So if you are cutting beetle kill lodgepole pine and the needles are still orange, then it will definitely benefit from some extra seasoning time. But if the stuff you are cutting has large vertical cracks running the length of the trees and the needles are gray, the wood will likely be just great for burning right away. Of course a lot depends on the climate where you live.


----------



## Mag Craft (Feb 22, 2015)

I have seen the trees your talking about with the vertical splitting going on.   Never gave it much thought so thanks for the info.


----------



## wardk (Feb 22, 2015)

Lumber-Jack said:


> I have been cutting beetle kill Lodgepole pine almost exclusively for the last 4 years, and I always cut in the fall to burn that winter.

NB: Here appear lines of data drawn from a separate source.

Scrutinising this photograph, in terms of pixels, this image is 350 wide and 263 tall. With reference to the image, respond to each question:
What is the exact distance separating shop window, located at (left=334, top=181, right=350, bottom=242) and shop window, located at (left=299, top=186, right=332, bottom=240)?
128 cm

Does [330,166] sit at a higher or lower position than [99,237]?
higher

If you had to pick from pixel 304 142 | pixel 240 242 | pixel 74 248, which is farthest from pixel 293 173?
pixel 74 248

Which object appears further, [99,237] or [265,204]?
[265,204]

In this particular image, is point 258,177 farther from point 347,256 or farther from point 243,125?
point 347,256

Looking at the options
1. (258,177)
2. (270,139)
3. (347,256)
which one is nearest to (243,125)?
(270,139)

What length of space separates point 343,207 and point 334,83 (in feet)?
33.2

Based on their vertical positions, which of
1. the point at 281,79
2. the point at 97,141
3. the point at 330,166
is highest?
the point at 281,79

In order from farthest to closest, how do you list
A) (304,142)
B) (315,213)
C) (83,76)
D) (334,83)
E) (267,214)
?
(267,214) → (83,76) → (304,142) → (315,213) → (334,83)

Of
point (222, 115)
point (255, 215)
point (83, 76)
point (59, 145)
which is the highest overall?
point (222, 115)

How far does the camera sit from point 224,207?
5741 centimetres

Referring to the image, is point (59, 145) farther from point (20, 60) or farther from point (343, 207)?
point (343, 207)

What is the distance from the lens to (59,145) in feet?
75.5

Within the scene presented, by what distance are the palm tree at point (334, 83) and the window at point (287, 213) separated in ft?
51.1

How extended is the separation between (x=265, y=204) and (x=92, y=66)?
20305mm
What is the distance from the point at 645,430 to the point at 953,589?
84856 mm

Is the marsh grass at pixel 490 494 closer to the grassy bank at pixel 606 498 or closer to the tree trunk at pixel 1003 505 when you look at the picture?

To do it successfully though, I have to make sure I only cut the lodgepole trees that have been dead for a long enough time. They will season while still standing, but not all of them will be standing long enough.
> There are two telltale indicators I look for before I start cutting are
> *Gray needles*: If the needles are green then obviously the tree is not even dead, and even if the tree is dead and the needles are orange then the wood will still contain plenty of moisture and will need some seasoning time after being cut and split.
> *Vertical splits in the trunk*; This is a great indicator that the tree has dried significantly, and actually one reason that pine beetle kill dries so well while standing dead, If you look carefully the old dead trees (that have gray needle) you will likely see vertical cracks running the length of the trunk, this is caused by shrinkage of the wood as it begins to dry, just like splits in a stack. These cracks can be quite wide, and once the cracks develop it opens the rest of the trunk to the air and the rest of the tree can dry that much better. It is also why beetle kill lodgepole pine trees make poor quality lumber, the way the wood dries it has too many large cracks in it.
> So if you are cutting beetle kill lodgepole pine and the needles are still orange, then it will definitely benefit from some extra seasoning time. But if the stuff you are cutting has large vertical cracks running the length of the trees and the needles are gray, the wood will likely be just great for burning right away. Of course a lot depends on the climate where you live.


If you get to the grey needle stage make sure nothing valuable is near the tree, a friend had his boat parked at our farm   a bid wind dropped the pine on it.


----------